Описывая последний рывок, решивший исход войны, точно не скажут, что важнейшую роль в нем сыграла французская армия. Сопротивление «пуалю» в ходе второй битвы на Марне выбило почву из-под ног немецких ударных частей – элитных подразделений, которые Отто Дикс на одной из редких гравюр его цикла «Война», где мы видим саму сцену боя, изобразил с огнеметами, гранатами и в противогазах, нужных, чтобы ползать под газовой завесой.

Роль США в завершении войны

В ходе коммемораций мы, конечно, много услышим о решающей роли, которую сыграли американские войска. Однако действительно массово и как основная сила (тринадцать американских и восемь французских дивизий) они вступили в бой лишь 12 сентября 1918 г., ликвидируя Сен-Миельский выступ. Это ничуть не преуменьшает храбрости американцев, но мы не должны забывать и о стойкости британских войск, сражавшихся с 1914 г., и о важной поддержке со стороны канадских, индийских, австралийских и новозеландских частей. Не забудем еще о том, что во французской армии сражались алжирские и тунисские солдаты, а также «Черная Сила» генерала Манжена. При этом следует признать, что именно перспектива скорой высадки многочисленных американских войск (конец сентября 1918 г.) и череда провалов, накопившихся у центральных держав на Восточных фронтах, вынудили немецкий Генеральный штаб (Гинденбург, Людендорф) осознать, что на Западном фронте выиграть войну уже невозможно. К 11 ноября 1918 г. на передовой сражались более двухсот тысяч американских солдат, которые для молодых рекрутов демонстрировали завидную храбрость, а общий объем войск, высадившихся на территории Франции, приближался к двум миллионам. В 1917 г. американские власти ввели обязательный призыв. Видя эту поднимающуюся волну, имперский Генеральный штаб логично (и не без задней мысли) заключил, что новому немецкому правительству придется запросить перемирие.

══════════

* **Условия заданий**:
A - Переведите на английский язык предложение из отрывка о завершении войны: «В 1917 г. американские власти ввели обязательный призыв».
B - Извлеките из записей без изменений строки от самого начала записей до строки с «blue polka dot @ [left=14, top=21, right=25, bottom=29] <» включительно.
Записи, приведенные далее, никак не связаны с отрывком о завершении войны.

* **Строки данных с пространственными вопросами**:
══════════

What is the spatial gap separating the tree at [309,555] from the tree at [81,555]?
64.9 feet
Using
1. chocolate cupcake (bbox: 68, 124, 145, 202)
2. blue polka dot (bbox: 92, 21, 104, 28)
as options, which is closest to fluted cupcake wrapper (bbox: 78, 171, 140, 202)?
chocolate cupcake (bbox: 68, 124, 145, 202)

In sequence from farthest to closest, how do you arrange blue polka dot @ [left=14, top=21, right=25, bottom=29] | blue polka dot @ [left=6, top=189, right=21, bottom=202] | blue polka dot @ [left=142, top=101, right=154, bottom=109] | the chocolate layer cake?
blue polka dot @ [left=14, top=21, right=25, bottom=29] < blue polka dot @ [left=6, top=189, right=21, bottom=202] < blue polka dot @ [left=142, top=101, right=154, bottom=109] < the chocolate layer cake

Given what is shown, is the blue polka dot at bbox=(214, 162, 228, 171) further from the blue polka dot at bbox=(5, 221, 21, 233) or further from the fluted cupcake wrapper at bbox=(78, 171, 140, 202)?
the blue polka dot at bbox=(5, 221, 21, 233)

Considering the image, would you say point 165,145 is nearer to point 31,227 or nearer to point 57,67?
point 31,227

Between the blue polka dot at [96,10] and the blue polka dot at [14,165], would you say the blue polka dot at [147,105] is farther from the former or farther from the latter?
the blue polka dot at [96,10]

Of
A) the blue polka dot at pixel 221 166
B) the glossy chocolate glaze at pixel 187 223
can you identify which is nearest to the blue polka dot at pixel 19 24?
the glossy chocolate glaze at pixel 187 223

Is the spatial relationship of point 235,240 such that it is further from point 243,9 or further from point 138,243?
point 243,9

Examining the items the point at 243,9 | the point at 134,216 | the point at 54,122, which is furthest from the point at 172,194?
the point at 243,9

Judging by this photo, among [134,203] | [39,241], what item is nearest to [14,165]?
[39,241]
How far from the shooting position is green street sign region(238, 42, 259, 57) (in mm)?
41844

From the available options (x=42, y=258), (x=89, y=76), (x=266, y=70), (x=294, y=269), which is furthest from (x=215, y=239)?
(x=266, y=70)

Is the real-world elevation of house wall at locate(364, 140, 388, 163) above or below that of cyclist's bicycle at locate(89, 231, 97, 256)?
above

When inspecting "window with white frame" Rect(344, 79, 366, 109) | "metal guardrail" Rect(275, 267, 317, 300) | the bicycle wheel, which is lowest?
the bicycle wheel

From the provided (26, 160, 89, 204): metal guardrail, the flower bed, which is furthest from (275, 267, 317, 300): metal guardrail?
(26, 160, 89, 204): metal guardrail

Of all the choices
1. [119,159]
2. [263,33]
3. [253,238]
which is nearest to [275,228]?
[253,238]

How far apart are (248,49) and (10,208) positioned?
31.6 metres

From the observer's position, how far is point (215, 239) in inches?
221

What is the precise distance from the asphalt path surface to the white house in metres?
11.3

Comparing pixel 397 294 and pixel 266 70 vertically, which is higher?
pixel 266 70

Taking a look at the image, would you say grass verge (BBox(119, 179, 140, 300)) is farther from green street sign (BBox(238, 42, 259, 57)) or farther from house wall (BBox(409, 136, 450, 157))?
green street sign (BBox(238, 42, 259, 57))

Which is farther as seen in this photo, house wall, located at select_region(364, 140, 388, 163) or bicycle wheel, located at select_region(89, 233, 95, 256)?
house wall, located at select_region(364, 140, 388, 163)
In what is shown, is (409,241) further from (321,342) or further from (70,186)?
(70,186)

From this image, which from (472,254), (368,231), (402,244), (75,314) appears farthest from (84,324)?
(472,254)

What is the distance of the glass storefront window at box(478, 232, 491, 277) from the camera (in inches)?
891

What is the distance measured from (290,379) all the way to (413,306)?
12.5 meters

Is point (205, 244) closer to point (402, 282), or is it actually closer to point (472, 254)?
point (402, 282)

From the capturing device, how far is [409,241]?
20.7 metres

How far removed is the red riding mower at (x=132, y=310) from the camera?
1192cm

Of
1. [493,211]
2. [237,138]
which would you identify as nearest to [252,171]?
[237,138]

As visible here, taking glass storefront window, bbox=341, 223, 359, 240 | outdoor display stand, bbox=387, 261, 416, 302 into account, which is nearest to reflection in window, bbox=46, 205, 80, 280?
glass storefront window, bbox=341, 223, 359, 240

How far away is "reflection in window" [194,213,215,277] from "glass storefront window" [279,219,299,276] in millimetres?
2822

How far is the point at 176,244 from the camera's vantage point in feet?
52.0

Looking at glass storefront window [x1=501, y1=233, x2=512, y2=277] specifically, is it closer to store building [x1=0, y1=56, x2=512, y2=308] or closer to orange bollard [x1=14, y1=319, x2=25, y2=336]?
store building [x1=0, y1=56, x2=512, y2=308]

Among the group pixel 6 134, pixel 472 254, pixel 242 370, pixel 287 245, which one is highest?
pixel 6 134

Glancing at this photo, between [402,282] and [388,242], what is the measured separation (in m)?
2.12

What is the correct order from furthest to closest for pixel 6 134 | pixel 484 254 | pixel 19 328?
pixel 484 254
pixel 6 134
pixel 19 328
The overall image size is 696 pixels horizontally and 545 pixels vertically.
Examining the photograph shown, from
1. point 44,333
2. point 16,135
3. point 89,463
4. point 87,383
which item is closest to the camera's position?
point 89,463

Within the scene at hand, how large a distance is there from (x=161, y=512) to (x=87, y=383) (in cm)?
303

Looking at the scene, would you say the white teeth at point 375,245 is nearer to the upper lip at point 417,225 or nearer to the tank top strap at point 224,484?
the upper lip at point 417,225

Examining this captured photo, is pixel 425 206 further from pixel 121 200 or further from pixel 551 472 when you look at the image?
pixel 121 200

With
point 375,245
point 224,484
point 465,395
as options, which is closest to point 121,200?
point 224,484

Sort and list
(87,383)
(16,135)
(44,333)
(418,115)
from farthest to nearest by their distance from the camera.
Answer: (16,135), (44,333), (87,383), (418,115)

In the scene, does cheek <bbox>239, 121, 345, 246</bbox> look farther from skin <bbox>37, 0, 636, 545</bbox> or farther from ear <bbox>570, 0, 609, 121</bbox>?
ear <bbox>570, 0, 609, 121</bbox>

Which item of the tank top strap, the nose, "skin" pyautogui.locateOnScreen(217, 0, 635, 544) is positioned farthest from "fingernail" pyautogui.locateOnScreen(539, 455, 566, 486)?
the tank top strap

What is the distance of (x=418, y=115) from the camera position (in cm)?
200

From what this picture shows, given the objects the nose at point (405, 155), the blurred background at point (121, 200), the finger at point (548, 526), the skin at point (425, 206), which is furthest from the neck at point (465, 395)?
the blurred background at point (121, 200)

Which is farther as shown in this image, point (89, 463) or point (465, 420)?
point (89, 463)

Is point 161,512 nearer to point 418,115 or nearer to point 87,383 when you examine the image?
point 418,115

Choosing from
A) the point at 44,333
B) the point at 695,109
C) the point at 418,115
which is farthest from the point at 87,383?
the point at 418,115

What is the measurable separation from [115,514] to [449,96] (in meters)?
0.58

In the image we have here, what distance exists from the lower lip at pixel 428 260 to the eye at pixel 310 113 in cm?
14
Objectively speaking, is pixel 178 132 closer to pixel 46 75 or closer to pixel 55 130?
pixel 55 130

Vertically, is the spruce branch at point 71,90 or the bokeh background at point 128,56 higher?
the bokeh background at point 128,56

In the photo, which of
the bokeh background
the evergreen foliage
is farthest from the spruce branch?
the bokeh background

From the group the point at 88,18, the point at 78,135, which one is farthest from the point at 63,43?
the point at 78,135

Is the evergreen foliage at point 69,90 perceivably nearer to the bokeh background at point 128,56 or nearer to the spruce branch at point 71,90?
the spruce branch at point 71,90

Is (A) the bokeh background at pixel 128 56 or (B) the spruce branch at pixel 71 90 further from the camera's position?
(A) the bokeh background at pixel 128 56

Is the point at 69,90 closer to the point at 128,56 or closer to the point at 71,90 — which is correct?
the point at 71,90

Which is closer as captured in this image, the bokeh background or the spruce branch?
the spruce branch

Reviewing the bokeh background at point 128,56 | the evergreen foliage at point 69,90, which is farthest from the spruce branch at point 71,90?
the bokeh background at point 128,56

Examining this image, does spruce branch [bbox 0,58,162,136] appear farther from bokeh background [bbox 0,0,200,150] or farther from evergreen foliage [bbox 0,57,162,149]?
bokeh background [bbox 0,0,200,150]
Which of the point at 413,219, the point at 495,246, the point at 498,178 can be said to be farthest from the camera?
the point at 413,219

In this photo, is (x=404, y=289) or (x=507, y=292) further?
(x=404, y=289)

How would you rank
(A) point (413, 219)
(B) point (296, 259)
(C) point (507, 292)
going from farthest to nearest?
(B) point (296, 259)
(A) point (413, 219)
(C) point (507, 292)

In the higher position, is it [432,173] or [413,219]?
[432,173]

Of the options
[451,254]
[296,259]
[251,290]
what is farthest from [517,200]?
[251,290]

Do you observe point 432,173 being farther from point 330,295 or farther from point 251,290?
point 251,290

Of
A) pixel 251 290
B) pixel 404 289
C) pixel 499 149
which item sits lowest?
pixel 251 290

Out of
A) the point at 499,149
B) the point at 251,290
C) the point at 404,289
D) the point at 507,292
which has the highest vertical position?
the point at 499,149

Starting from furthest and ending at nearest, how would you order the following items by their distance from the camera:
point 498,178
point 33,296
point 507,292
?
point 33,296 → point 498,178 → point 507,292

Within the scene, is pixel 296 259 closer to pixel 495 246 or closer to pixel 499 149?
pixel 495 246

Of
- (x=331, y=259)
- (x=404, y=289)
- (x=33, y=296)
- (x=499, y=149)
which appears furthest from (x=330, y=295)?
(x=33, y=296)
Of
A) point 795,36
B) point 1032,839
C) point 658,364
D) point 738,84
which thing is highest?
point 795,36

══════════

* **Полные решения**:
A - In 1917, the American authorities introduced compulsory conscription.

B -
What is the spatial gap separating the tree at [309,555] from the tree at [81,555]?
64.9 feet
Using
1. chocolate cupcake (bbox: 68, 124, 145, 202)
2. blue polka dot (bbox: 92, 21, 104, 28)
as options, which is closest to fluted cupcake wrapper (bbox: 78, 171, 140, 202)?
chocolate cupcake (bbox: 68, 124, 145, 202)

In sequence from farthest to closest, how do you arrange blue polka dot @ [left=14, top=21, right=25, bottom=29] | blue polka dot @ [left=6, top=189, right=21, bottom=202] | blue polka dot @ [left=142, top=101, right=154, bottom=109] | the chocolate layer cake?
blue polka dot @ [left=14, top=21, right=25, bottom=29] < blue polka dot @ [left=6, top=189, right=21, bottom=202] < blue polka dot @ [left=142, top=101, right=154, bottom=109] < the chocolate layer cake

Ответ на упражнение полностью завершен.